В борьбе вокруг права голоса дискурсивная рамка разделения сфер служила для того, чтобы ограничивать аргументы, которые были возможны. Поскольку право голоса было и признанием, и подтверждением публичного авторитета мужчин, женские суфражистские движения воспринимались как особенно опасные. Считалось, что они отрицают функцию деторождения у женщин, функцию, являвшуюся залогом будущего семьи, расы и нации. Но самое главное, казалось, что они ставят под сомнение господствующее положение мужчины в семье, а также сами качества, которые определяли мужественность, в особенности те, что приравнивали доступ к политической власти к обладанию фаллосом. Французский революционер Кондорсе еще в 1791 году спорил с аргументом, отказывавшем женщинам в праве голоса на основании материнства. «Почему люди, у которых бывают беременности и временные недомогания, не могут пользоваться правами, которые никто и не думал отбирать у людей, страдающих всю зиму подагрой или быстро простужающихся?» — спрашивал он [275]. Кондорсе не видел проблемы в распространении формального равенства на женщин: он полагал, что это никак не повиляет ни на их физическую, ни на социальную роль. Но его аргументы не были услышаны. Секуляристский дискурс победил; гражданство и принадлежность к женскому полу воспринимались как антитеза, нарушение не только гендерного разделения труда, но и необходимого отождествления мужественности с властью.

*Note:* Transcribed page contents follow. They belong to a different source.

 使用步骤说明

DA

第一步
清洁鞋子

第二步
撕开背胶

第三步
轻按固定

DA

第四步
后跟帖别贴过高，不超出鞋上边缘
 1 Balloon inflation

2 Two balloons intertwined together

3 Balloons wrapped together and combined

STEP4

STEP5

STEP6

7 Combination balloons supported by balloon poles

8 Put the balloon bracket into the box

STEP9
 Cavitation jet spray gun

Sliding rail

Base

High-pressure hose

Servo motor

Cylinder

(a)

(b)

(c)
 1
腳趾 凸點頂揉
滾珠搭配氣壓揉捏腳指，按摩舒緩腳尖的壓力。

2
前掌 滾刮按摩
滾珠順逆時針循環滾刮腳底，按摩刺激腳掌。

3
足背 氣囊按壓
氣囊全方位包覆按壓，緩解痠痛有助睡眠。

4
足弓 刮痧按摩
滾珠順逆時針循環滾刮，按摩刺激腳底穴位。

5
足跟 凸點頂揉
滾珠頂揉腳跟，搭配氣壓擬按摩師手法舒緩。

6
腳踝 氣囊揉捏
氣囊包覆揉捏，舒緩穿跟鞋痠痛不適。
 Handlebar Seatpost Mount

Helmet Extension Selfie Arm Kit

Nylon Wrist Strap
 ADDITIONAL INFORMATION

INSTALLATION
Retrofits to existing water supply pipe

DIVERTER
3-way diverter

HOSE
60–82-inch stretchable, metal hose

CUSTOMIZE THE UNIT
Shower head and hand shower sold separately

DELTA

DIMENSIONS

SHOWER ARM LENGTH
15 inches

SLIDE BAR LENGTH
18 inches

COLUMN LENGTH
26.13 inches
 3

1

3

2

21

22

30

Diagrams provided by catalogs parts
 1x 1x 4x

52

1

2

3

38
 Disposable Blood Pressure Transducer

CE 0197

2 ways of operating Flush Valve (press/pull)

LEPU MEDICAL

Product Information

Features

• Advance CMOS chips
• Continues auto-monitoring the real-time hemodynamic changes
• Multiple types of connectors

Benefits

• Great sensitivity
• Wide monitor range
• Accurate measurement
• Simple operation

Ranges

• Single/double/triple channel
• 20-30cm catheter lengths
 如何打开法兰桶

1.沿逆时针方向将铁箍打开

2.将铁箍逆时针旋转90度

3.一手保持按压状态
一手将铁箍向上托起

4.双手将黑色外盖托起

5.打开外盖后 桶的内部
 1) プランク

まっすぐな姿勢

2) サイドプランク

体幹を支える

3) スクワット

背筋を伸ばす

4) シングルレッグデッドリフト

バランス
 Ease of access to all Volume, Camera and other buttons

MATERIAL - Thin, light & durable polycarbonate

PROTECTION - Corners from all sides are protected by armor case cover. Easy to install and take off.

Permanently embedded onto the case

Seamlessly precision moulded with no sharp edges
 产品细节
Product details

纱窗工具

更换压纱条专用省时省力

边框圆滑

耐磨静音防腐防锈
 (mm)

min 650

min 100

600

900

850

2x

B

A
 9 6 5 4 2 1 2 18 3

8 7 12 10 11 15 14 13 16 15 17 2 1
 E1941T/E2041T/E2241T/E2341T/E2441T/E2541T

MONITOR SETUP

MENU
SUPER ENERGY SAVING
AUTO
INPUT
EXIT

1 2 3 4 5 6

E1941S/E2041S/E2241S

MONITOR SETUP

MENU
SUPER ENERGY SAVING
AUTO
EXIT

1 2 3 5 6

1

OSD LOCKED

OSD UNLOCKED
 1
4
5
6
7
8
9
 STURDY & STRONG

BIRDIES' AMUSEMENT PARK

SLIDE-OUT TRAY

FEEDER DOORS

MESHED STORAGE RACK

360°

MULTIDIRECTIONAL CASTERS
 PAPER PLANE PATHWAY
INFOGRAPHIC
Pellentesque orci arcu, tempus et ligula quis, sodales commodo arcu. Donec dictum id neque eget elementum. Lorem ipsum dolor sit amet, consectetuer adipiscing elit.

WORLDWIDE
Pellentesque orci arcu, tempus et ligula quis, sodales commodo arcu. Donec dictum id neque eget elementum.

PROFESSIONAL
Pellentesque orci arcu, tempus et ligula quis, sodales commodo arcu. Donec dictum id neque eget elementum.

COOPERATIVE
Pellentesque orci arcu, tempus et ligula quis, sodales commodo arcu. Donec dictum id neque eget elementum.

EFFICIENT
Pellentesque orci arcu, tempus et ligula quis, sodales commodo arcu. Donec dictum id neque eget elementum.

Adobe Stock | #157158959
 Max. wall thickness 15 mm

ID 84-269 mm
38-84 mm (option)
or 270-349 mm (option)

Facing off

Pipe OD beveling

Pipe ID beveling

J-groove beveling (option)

Во Франции подобные аргументы можно было услышать на всем протяжении XVIII–XIX столетий. Олимпия де Гуж была казнена революционерами на гильотине в 1793 году «за то, что забыла о добродетелях, присущих ее полу» [276]. Когда в том же году было запрещено «Общество революционных республиканских женщин», они были сочтены «неприличными женщинами, которые захотели стать мужчинами» [277]. «Привлечение женщин наравне с мужчинами к выполнению мужских функций означало бы уничтожение их женского сути… Они должны делать то, что не делают мужчины», — возражал в 1849‑м Эрнст Легуве, горячий сторонник женского образования, но не предоставления женщинам права голоса [278]. Еще один комментатор того времени предостерегал от опасностей «гермофродитства», которая возникнет, если женщина оставит дом ради публичного пространства. Токвиль признавал, что демократия означает равенство для всех, но настаивал, что она не означает тождества: «В Европе есть люди, которые, смешивая разные характеристики обоих полов, сделали бы мужчин и женщин существами не только равными, но и одинаковыми» [279]. Лидеры рабочего движения предсказывали, что женщина, занятая мужским трудом (в данном случае в типографии), «деформируется, переняв вид, голос и грубые жесты мужчин, которые она ассоциирует с этой мастерской» [280]. И, столкнувшись в 1908 году на избирательном участке с двумя феминистками, пришедшими проголосовать, некий чиновник сообщил суду, что сцена ввела его в ступор, как если бы он увидел Медузу — по Фрейду, это выражение страха кастрации. В этом сценарии поделиться правом голоса с женщинами означает потерять определяющие характеристики мужественности. Один журналист, комментируя вторжение одной из феминисток, Юбертин Оклер, на избирательный участок, спрашивал: «Не требует ли мадам Юбертин нашей отставки в качестве мужчин? Пусть она скажет прямо» [281].